I just noticed there's a new version of openssh, I'll see if that does anything. And, if I ever get a chance, I'll see if I can hunt down one of my old hubs and give it a try... Any other input would be very appreciated. Thanks again

-KahdgarXI

----------

## voidx

I'm waiting for results, Im quite interested in it, you never know when such problems appear on own network  :Wink: 

----------

## martap

It could also be a duplex mismatch. Never force a speed/duplex on one end and not on the other. So for example, if you have a cheap switch that doesn't support setting the speed/duplex manually then leave your PC on auto sensing. 

When you set one side on auto sensing and the other on for example 100/full - the auto sensing side will work on 100/half. This is because no "auto sense duplex messages" are received by the auto sense side and will fall back to the lower setting which is half duplex...

hope this helps...

----------

## KahdgarXI

Well, it looks like all is well. Since the new version of openssh (openssh-3.7.1_p2-r1) everything seems to be working fine. I haven't had a single disconnect since. For testing, I ran six terminals on another box, all doing a cat /dev/urandom just to make it transfer a lot of data. I left it running for at least 12 hours, and everything seems to be good. I just hope I'm not speaking too soon. Well, that's that. Thanks for the help and advice.

----------

## jsa

aloha,

noacpi noapm options for kernel loading fixed it for me (installing gentoo on an old hw)

jakub

----------

## KahdgarXI

did you put those arguments on the server or the client?

thanks

-KahdgarXI

----------

▸ Source information
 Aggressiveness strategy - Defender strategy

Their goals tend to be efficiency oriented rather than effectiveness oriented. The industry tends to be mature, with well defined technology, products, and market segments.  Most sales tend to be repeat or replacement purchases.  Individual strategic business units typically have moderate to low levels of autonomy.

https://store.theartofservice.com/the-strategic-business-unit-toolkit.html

* * *

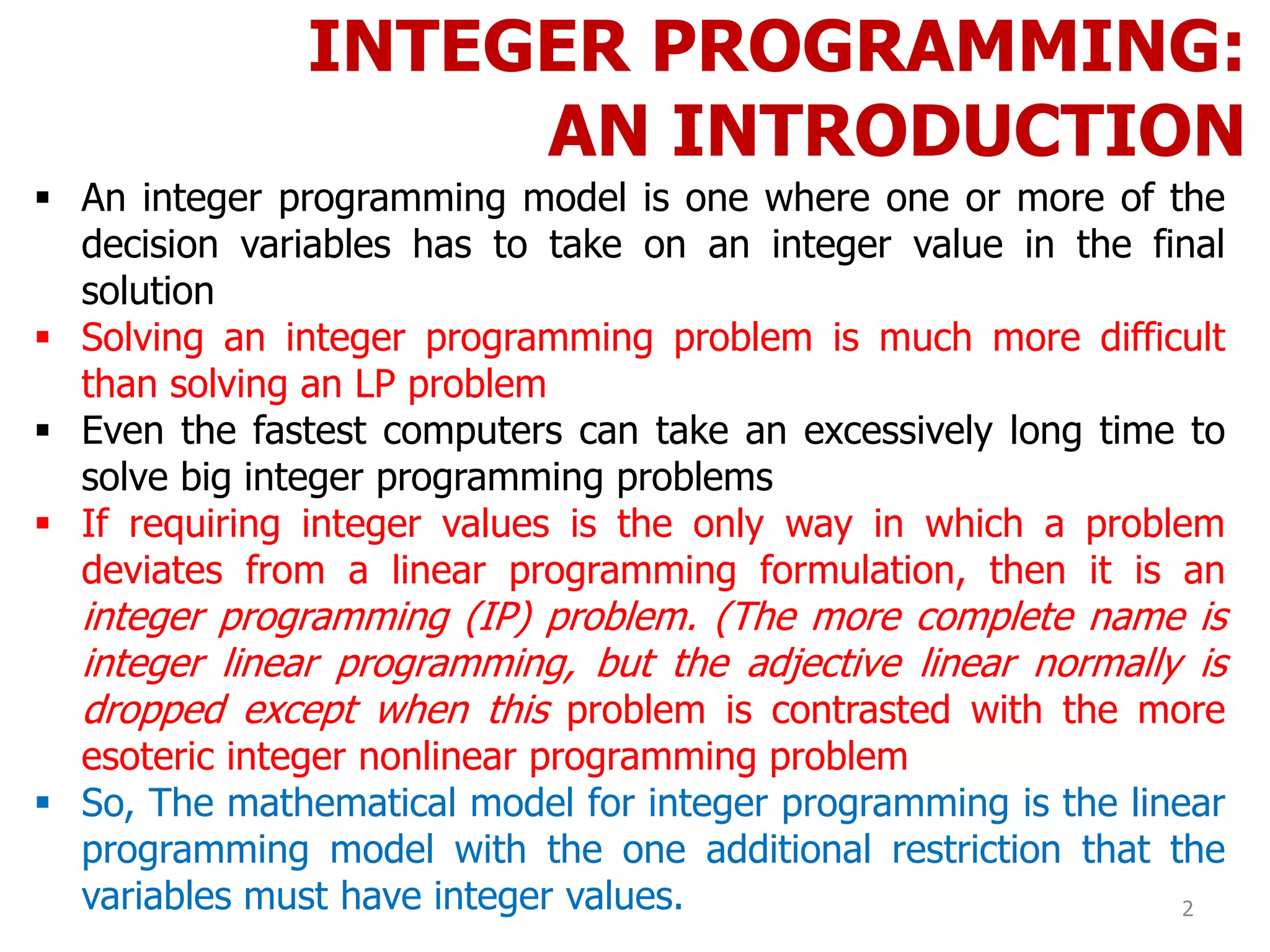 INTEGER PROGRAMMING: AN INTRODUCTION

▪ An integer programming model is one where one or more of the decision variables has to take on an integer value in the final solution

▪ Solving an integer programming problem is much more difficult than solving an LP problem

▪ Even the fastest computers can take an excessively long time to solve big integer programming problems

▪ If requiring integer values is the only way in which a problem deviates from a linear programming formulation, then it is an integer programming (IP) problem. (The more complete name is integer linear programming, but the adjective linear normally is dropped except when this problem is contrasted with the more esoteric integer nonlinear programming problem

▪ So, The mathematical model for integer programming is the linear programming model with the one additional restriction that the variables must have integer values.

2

▸ Set of tasks
1: Name each distinct username that appears as a post heading in the forum thread, in order of first appearance.
2: Decide whether each statement agrees with the forum thread, answering yes or no and quoting the words that settle it. (a) The data-transfer test was left running for at least 12 hours. (b) When one side is set to auto sensing and the other to 100/full, the auto-sensing side falls back to full duplex. (c) Four terminals were used in the test.
3: According to the forum thread, which kernel loading options did jsa say fixed the problem?
The listing plays no part in the tasks.

▸ List of answers
1: voidx, martap, KahdgarXI, jsa

2:
(a) Yes: "I left it running for at least 12 hours"
(b) No: "will fall back to the lower setting which is half duplex"
(c) No: "I ran six terminals on another box"

3: The noacpi and noapm options.